Al Seckel recalls the following story about Feynman:
One day a physicist friend of mine Ron Unz asked if he could be introduced to his hero – Richard Feynman. Ron had an impressive list of credentials behind him – winner of the prestigious Westinghouse Science Award, degrees from Harvard and Cambridge, and a former graduate student of Steven Hawking. (A little aside, Ron was later to briefly gain some fame after he became a multimillionaire and ran briefly against Pete Wilson in the race for the California Senate). In addition to Ron’s impressive credentials, he had developed a rather controversial theory that charge was not conserved. He had published a paper about it in Physical Review and he wanted to discuss his idea with Feynman. I agreed to invite him to one of our private lunch sessions. On the day in question, Ron made a terrible mistake. First of all he showed up in a suit. That was certain to give a bad impression to Feynman. Then I made a mistake, I spilled the beans to Feynman just before lunch about Ron’s ideas. Feynman roared, and declared that he would refuse to eat with anyone that stupid. Feynman turned and walked away. I went back to Ron and told him what had happened. Ron was terribly disappointed, but I told him that I would persist. I went back to Feynman and convinced him to still have lunch with us. Feynman said, Ok, as long as we don’t talk physics. I don’t want to hear anything about it. So I got Ron to join us.
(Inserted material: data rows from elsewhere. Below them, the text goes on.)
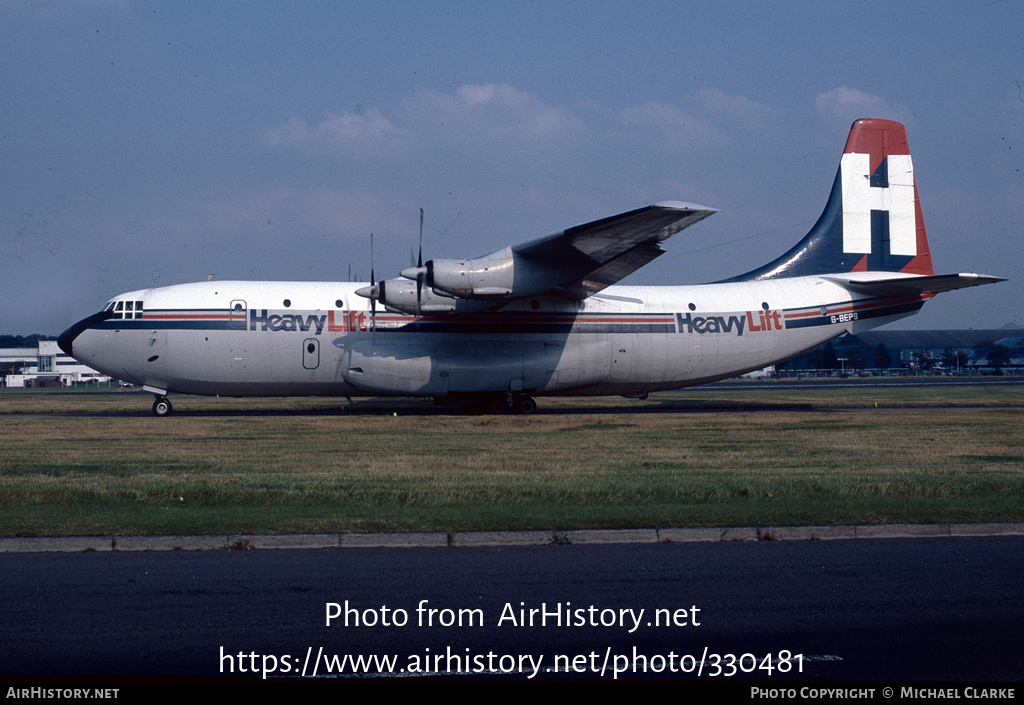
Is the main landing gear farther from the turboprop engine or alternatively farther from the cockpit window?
the turboprop engine

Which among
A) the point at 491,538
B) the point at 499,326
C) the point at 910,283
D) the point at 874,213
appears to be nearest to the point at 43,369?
the point at 499,326

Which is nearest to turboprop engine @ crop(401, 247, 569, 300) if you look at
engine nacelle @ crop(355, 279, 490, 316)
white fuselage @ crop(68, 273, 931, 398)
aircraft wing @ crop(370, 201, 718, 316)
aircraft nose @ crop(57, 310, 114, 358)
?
aircraft wing @ crop(370, 201, 718, 316)

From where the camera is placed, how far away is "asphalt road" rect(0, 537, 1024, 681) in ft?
18.2

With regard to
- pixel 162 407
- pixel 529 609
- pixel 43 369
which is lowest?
pixel 529 609

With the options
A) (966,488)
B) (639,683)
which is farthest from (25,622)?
(966,488)

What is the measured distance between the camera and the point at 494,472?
15.5 metres

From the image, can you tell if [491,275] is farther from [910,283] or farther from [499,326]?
[910,283]

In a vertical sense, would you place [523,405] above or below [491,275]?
below

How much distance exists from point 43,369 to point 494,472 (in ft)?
453

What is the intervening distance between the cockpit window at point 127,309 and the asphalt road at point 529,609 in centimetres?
2111

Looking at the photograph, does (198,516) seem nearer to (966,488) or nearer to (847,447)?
(966,488)

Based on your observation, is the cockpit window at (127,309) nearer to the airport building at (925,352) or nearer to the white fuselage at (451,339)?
the white fuselage at (451,339)

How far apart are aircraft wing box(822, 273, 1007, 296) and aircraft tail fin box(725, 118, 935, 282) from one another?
144 centimetres

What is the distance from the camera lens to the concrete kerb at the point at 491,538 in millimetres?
9516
No sooner than five minutes into the conversation, Feynman turns to Ron and says, OK, what’s this dopey idea you have in physics? Ron, who is an extremely confident guy, turned and started to explain his theory. Feynman, booming loudly declared, Did you think about this….? Did you think about that…? The response was almost inevitably, No. On it went. I must say, I have never seen such a quick and merciless massacre of another individual in my life. It was sad.
Does anyone understand enough physics to guess at what would be critical objections to the idea that charge is not necessarily conserved? Certainly a strong justification is the same as for other conservation laws, that symmetrical events (as are those we know of involving charge) produce conservation laws (ie. Noether’s theorem), but according to Wikipedia, “The best experimental tests of electric charge conservation are searches for particle decays that would be allowed if electric charge is not always conserved. No such decays have ever been seen” – so it’s not so obvious that experimentalists wouldn’t try to refute it. Why would it be obviously stupid with a moment’s thought that a theory violating this would be really stupid?
Well…
> but according to Wikipedia
You’re quoting wiki on science? I mean, wiki is sub-par on linguistics.
anon
Wikipedia is sub-par? What’s par?
I’ve usually found Wikipedia to be really good on science, actually, especially mainstream science.